-- Required task A --
Retype the listing exactly, starting at its first line and ending at the line that contains "[538,340,595,362]".

-- Passage to read --

Cheatham said the chamber isn't advocating any changes in the system, nor would it support an increase in benefit payments to unemployed workers.
"Hopefully the economy will improve, the unemployment fund will replenish, and the taxes will drop," he said.
The state will borrow money quarterly; the first request to the federal government, sent in September, was for $252 million. Lillywhite said Gov. Tim Kaine is expected to send a letter requesting another three months' worth of money next week. Unemployment taxes that come in will go toward paying back the money.
While borrowing can be repaid from unemployment taxes, the interest on the money borrowed cannot be. A VEC report from September estimated the interest would be nearly $37 million total, money that will have to come from elsewhere in the state's coffers.
The unemployment taxes that employers pay don't come in to the state all at once, Lillywhite said. The tax is paid on the first $8,000 of a worker's salary, so the rate at which employers pay it depends on how much workers are paid. The first payments would be due in May, because businesses pay taxes quarterly.
Employers' tax rates are also based partly on their use of the system--how often they lay off employees who then need to draw from the unemployment fund. Companies that have had layoffs recently--Virginia looks at the last four years--will pay more than companies that have not. It's similar to car insurance, where rates go up if you have more accidents.
Lillywhite said there will be another issue of concern for some workers starting in January.
That's when a Social Security "offset" begins, again because the unemployment fund is so low.
The offset means that for unemployed people who draw Social Security benefits as well as unemployment benefits, their unemployment will be reduced by half of what their Social Security income is.
So a worker receiving $500 a month in Social Security and $1,000 in unemployment would lose $250.
Lillywhite said he's not sure yet how many people would be affected by that.
The state's Unemployment Compensation Commission will meet Dec. 17 to discuss some of these issues.

-- Required task B --
List every dollar amount that appears in the passage about Virginia's unemployment fund.

-- Excerpted data --
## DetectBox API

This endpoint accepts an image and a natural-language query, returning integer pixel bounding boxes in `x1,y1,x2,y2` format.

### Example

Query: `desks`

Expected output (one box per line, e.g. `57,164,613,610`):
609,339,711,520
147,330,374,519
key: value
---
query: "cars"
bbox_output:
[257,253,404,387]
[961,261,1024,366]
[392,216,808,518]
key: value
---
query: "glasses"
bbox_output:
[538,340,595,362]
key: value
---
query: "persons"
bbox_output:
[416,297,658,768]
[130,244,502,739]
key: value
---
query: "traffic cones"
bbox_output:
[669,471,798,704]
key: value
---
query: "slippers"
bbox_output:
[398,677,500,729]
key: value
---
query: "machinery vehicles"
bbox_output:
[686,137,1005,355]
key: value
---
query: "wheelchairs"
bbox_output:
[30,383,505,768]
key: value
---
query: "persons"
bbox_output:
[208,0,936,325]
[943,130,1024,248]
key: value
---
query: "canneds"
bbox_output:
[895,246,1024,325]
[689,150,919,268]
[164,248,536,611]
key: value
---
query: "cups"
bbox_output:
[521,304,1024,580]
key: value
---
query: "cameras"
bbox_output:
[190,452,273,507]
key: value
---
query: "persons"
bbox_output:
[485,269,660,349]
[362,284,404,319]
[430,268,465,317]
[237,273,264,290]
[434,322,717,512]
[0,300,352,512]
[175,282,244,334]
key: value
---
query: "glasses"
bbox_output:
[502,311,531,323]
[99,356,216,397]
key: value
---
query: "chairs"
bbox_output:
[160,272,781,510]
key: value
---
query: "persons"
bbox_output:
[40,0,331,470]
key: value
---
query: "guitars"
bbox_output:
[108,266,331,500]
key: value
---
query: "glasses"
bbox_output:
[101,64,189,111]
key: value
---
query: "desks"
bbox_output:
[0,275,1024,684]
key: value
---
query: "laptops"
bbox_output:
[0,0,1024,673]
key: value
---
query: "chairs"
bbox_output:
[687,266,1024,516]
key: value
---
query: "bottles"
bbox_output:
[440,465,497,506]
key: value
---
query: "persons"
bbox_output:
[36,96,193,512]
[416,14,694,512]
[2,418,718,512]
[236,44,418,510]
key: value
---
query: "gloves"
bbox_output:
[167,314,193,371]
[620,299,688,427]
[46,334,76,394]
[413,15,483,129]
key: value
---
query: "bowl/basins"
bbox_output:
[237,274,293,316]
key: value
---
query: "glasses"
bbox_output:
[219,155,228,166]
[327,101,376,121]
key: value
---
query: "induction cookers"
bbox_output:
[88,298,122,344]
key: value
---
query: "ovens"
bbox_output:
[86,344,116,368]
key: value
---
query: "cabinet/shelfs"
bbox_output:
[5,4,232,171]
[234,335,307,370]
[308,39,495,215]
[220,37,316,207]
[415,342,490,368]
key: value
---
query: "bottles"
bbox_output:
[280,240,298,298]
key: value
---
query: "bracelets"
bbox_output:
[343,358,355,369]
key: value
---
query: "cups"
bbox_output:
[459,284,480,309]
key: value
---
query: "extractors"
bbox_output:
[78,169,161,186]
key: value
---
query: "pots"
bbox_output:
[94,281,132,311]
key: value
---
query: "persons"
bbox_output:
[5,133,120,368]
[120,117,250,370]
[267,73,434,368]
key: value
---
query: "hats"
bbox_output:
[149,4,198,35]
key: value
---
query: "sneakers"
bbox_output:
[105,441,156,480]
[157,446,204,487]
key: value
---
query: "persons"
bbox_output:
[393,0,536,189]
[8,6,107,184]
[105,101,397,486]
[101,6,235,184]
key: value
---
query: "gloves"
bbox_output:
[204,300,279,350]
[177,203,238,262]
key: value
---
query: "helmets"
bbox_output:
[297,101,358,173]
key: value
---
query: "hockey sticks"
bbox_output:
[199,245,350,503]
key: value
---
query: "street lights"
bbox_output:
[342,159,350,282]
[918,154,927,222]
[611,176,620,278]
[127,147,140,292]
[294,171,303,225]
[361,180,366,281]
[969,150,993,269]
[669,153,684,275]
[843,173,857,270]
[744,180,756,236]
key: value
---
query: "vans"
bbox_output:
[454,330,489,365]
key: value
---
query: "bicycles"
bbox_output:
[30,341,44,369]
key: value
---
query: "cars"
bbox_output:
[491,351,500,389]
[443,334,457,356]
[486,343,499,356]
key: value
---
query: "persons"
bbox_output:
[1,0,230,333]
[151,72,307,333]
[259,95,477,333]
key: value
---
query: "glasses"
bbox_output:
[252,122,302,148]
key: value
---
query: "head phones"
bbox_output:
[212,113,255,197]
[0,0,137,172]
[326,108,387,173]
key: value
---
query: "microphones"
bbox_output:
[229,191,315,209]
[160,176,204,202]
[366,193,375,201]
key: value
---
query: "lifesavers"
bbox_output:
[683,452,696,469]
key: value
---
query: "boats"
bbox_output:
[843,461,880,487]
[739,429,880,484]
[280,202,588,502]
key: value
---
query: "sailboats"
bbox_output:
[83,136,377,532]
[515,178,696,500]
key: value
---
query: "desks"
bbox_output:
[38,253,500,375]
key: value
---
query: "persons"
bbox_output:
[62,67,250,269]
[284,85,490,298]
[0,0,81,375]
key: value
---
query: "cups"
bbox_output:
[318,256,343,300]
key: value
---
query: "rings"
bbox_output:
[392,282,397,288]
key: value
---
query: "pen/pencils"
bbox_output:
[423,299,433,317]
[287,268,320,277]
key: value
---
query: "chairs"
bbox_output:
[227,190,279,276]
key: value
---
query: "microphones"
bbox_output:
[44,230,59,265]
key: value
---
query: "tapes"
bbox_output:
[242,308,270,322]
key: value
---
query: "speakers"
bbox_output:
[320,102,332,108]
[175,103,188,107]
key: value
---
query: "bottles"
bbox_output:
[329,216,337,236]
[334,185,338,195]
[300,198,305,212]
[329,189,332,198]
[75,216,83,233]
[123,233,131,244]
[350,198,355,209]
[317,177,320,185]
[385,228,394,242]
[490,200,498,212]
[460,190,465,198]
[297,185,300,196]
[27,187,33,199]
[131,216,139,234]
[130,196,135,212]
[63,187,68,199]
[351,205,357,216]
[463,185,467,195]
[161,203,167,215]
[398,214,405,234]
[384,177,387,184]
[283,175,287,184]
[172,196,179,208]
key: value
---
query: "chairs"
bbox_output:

-- Output A --
## DetectBox API

This endpoint accepts an image and a natural-language query, returning integer pixel bounding boxes in `x1,y1,x2,y2` format.

### Example

Query: `desks`

Expected output (one box per line, e.g. `57,164,613,610`):
609,339,711,520
147,330,374,519
key: value
---
query: "cars"
bbox_output:
[257,253,404,387]
[961,261,1024,366]
[392,216,808,518]
key: value
---
query: "glasses"
bbox_output:
[538,340,595,362]

-- Output B --
$252 million
$37 million
$8,000
$500
$1,000
$250